MONTINARI: è comunque un problema dello staff, il non sapersi rapportare con questo tipo di pazienti.

RACAMIER: sì, perché è abbastanza difficile, ma la tecnica che io propongo è sufficientemente prudente e sicura perché dà dei punti di riferimento.

MONTINARI: il nostro problema è di arrivarci, a questo punto. Si passa piuttosto attraverso una fase in cui si considera questo malato come una  specie di operatore, quasi un amico, e si arriva solo più tardi, spesso troppo tardi, alla fase della prudenza. Questo è forse un problema di staff, che significherà qualcosa…

RACAMIER: forse… (risate in sala).

GHIRARDELLI: vorrei domandare se è necessario separare l’istituzione di giorno da quella di notte (dal foyer). Io penso, non per esperienza ma per aspirazione, che sia meglio separare, avendo io il fantasma dell’ospedale psichiatrico. Chiedo se, per il foyer di notte, esiste un preciso ruolo terapeutico, che non sia solo quello della protezione, un ruolo più attivo, propositivo, con applicazione di tecniche anche per la serata e la notte.

RACAMIER: capisco il suo punto di vista di voler evitare la ripetizione dell’ospedale, ma vorrei sottolineare che qualunque precauzione venga presa, ed a ragione, i malati vivranno comunque le nostre istituzioni come se avessero dei muri massicci. Mi sembra che se il foyer ha una presenza di cura nella serata, questa è estremamente terapeutica: nel nostro foyer abbiamo un funzionamento curante dalle dieci del mattino fino alle venti, venti e trenta della sera e tra le ore più importanti vi sono proprio quelle tra le diciotto e le venti e trenta.

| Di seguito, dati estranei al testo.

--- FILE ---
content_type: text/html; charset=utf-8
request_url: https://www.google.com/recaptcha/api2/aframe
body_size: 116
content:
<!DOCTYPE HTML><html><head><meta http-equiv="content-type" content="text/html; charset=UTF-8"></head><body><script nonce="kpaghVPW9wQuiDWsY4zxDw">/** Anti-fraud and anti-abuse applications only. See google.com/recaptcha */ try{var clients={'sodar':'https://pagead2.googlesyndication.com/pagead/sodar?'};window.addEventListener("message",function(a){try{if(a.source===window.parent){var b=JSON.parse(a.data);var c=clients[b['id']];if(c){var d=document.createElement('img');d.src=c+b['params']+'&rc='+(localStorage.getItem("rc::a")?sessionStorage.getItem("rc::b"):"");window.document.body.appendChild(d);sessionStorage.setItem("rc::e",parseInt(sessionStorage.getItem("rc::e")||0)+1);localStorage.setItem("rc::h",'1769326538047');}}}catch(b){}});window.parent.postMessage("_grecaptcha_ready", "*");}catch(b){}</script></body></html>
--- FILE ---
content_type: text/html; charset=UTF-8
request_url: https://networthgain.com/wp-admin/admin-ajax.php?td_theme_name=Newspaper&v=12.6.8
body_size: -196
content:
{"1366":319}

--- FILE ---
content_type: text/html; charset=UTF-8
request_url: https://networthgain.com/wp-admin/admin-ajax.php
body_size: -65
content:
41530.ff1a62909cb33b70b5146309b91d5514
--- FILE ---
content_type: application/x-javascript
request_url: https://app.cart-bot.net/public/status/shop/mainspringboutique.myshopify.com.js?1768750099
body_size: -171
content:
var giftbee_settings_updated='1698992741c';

BANDINI: mi viene un dubbio su un rischio, insito in quanto si è detto oggi; si è parlato molto di istituzioni, molto (e forse troppo) di pazienti psicotici, ma noi sappiamo bene che le persone che hanno dei bisogni, che esprimono dei problemi, non sono pazienti psicotici, ma che noi, essendo medici, cerchiamo di incanalare, in qualche modo, nei problemi medici. Ho sentito persino dire che al paziente che non ha problemi dobbiamo farglieli avere, e questo, come criminologo, lo sento dire anche in carcere da psicoanalisti, psichiatri, ecc.: “finché il detenuto non arriva alla depressione, alla crisi, ad esprimere un conflitto, noi non possiamo trattarlo”. Il dubbio che mi viene è questo: non corriamo così il rischio di medicalizzare un problema che invece non è affatto tale, solo perché noi siamo medici e abbiamo certe tecniche da utilizzare, mentre ben altre potrebbero essere le cose da fare, per esempio per un ragazzo che ha dei problemi in famiglia e che non vi può stare…

RACAMIER: questo è vero, bisogna diffidare della psichiatrizzazione troppo facile, è una osservazione generale che ha una grande importanza pratica e che è stata confermata dagli esperimenti di una organizzazione psichiatrica molto solida quale quella del XIII Arrondissement, il quale ha energicamente lottato contro la psichiatrizzazione di ogni problema.